Kanpachi & Uni Ceviche
Kanpachi & Uni Ceviche [$17.00/small] | Baja california Kanpachi, Santa Barbara Uni, tomato, onion, limes, avocado & salsa roja
It just felt proper to begin with a ceviche, and this one was right on the money with its firm, meaty cuts of amberjack matched by a bevy of zesty, acidic flavors and a noticeable heat. The sea urchin was just icing on the cake, adding an enveloping richness to the mix.

Tacos de Pulpo en su Tinta
Tacos de Pulpo en su Tinta [$12.00] | Braised & fried spanish octopus, calamari ink sofrito in hand made corn tortilla
Octopus legs came out super tender, their subdued flavors enhanced to great effect by the depth and salinity of that tinta-infused sofrito. I appreciated the counterpoint provided by the greenery, while the tortillas were hearty, substantial, and the perfect vessel for consumption. My only quibble was that I would've liked a harder char on the octo.

Aguachile de Callo de Hacha
Aguachile de Callo de Hacha [$15.00] | Baja california half moon scallops in lime-cilantro-serrano marinade with avocado
The aguachile verde was a must try by my estimation, and didn't let me down. Supple, substantial cuts of scallop were joined by a blast of bright, zippy flavors that complemented the shellfish without overwhelming it, and I appreciated the additional lushness imparted by the slivers of avocado in the middle.

To drink: the house lemonade, which was just sour enough, with a sweetness lurking in the background.

Chiles Rellenos de Pescado
Chiles Rellenos de Pescado [$9.00] | Spicy yellow chiles stuffed with fish, breaded and fried, served with home made mayo & morita sauce
Cetina's version of the classic chile relleno delivered big time. I was definitely into the chilies' briny, savory, juicy stuffing, and how that worked as a contrast to their light, crisp exteriors. A morita sauce added a touch of smoke to things, and even better was that tangy housemade mayo.

Almeja Preparada
Almeja Preparada [$14.00/lb] | Giant east coast surf clam "coctel" served in the shell
Firm, springy cuts of surf clam arrived in coctel form, the sweet 'n' sour nature of the ketchup-based sauce making sense with the almeja's natural salinity. Herbs added a welcomed lightness to the dish, and I got a nice heat on the finish, too.

Holbox Sauces
There were a number of homemade condiments available for use, though I really didn't find them necessary.

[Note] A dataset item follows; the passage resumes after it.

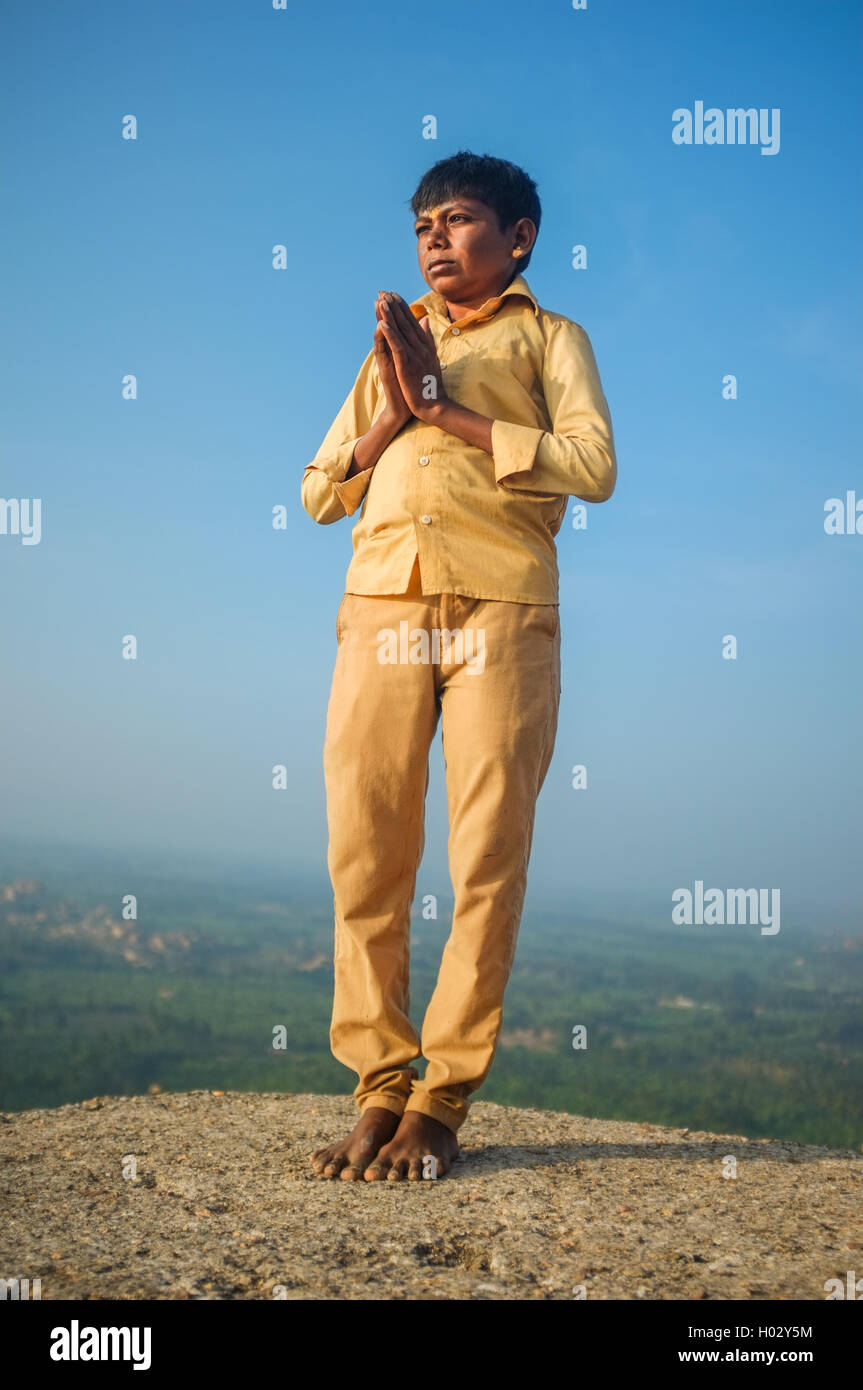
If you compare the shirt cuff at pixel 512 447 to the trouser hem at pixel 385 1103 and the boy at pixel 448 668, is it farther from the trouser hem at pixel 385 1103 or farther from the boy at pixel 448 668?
the trouser hem at pixel 385 1103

Pata de Mula / Blood Clams
Pata de Mula / Blood Clams [$16.00] | Sea of Cortez, Baja California blood clams, morita sauce, onion, cilantro, lime juice
We ended with probably the most unique item available, as you rarely see blood clams offered on menus. I loved their sort of multifaceted texture and crunch, while flavors were definitely briny, but with an intriguing astringency and almost "bloody" minerality, all evened out by the application of the clams' various accompaniments.

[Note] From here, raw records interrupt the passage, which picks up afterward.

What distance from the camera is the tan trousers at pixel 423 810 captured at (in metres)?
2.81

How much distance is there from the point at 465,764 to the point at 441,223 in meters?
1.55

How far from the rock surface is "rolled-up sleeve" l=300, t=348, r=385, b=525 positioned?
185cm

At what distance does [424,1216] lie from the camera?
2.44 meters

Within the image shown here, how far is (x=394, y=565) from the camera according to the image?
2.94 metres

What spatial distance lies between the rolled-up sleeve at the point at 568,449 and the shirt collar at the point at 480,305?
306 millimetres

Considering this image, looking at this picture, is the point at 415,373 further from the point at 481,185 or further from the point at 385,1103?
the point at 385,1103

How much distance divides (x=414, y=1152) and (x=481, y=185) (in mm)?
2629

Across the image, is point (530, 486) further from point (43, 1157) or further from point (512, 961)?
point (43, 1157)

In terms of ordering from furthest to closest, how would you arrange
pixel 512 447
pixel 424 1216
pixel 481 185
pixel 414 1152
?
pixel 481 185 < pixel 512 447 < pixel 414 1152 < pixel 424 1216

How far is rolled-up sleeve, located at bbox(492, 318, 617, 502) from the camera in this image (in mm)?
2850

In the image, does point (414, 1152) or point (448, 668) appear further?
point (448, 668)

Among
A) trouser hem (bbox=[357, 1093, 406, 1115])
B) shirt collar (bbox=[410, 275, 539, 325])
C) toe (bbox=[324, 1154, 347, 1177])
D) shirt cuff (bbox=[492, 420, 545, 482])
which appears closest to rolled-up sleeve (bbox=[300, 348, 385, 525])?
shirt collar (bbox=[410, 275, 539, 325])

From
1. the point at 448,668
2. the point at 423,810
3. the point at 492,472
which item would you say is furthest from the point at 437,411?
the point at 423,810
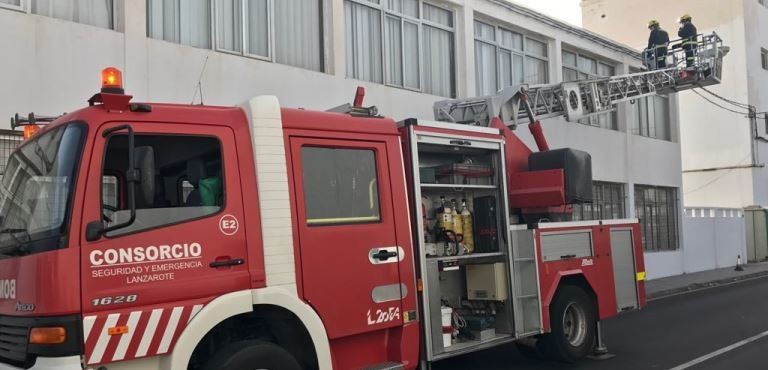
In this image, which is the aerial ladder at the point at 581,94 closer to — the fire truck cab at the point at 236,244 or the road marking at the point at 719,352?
the fire truck cab at the point at 236,244

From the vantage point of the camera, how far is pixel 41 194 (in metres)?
4.27

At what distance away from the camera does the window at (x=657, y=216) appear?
20250 millimetres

As expected, I thoroughly enjoyed my time at Holbox. The food was pretty much spot on, and you could certainly taste the quality of the product used, which was a cut above the norm for sure. I think it's safe to say that this is certainly one of the premier mariscos places in the Southland, if not the premier.


Anonymous Anonymous said...

$12 for two tacos? I cannot support this dining establishment.

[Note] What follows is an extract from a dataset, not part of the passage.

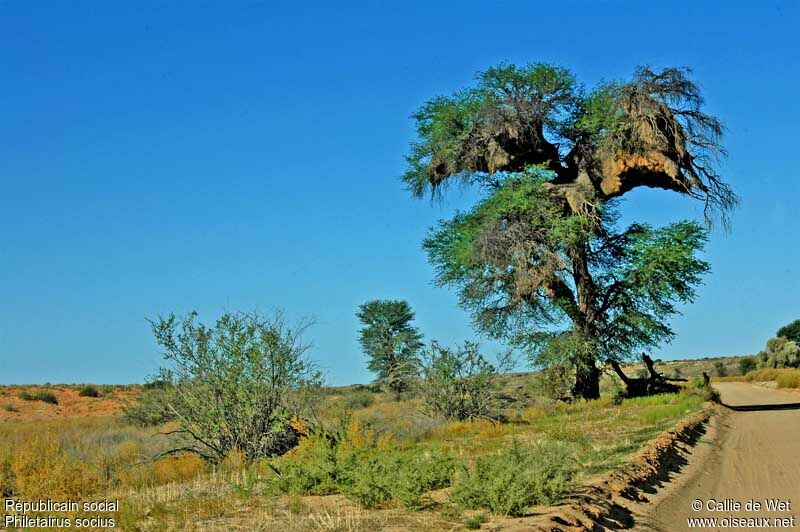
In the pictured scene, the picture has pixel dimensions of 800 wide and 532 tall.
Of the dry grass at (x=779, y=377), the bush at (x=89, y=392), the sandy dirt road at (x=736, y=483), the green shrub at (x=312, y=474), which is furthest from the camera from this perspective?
the bush at (x=89, y=392)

Sunday, May 20, 2018 4:49:00 PM  
Anonymous Anonymous said...

Bet you had a much better lunch than most people in the jury pool had that day.

Monday, May 21, 2018 10:41:00 AM  
Anonymous Anonymous said...

Blood 'cockles' (not a clam)

Tuesday, May 22, 2018 2:37:00 PM  
Anonymous Anonymous said...

actually they are blood clams. cockles are of the asian variety, clams are found along baja and the sea of cortez, quite common in places like San Jose del Cabo and Cabo Pulmo

Wednesday, May 23, 2018 7:50:00 AM  
Anonymous Anonymous said...

Anonymous Anonymous said...
$12 for two tacos? I cannot support this dining establishment.

Why is it ok for an Italian restaurant to charge $12 for a grilled octopus appetizer, but not ok for a Mexican restaurant to charge $12 for two grilled octopus tacos? same amount of octopus. Is it that Mexican food should be cheaper? just because it's Mexican.